'''

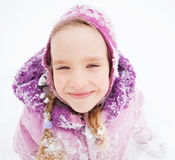 Kid in winter Stock Images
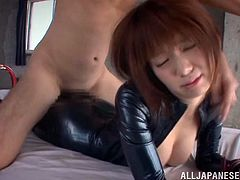Witness this reality video where a Japanese babe, with natural jugs wearing a leather outfit, gets banged hard in different positions.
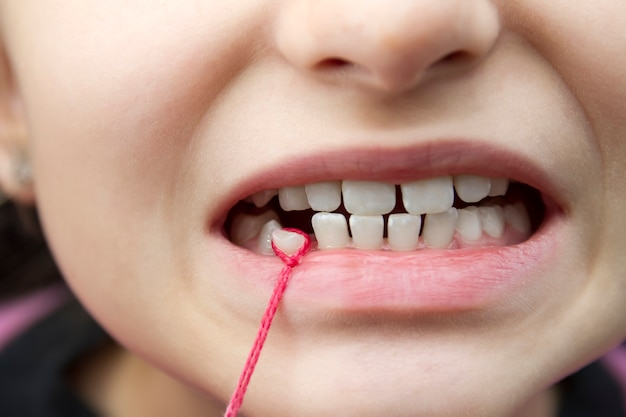 Het tandje van een baby uit een meisje trekken met een rood koord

'''

_Problem to work on:_ Copy all the material above exactly, but skip each image.

_Finished exercise:_
 Kid in winter Stock Images
Witness this reality video where a Japanese babe, with natural jugs wearing a leather outfit, gets banged hard in different positions.
 Het tandje van een baby uit een meisje trekken met een rood koord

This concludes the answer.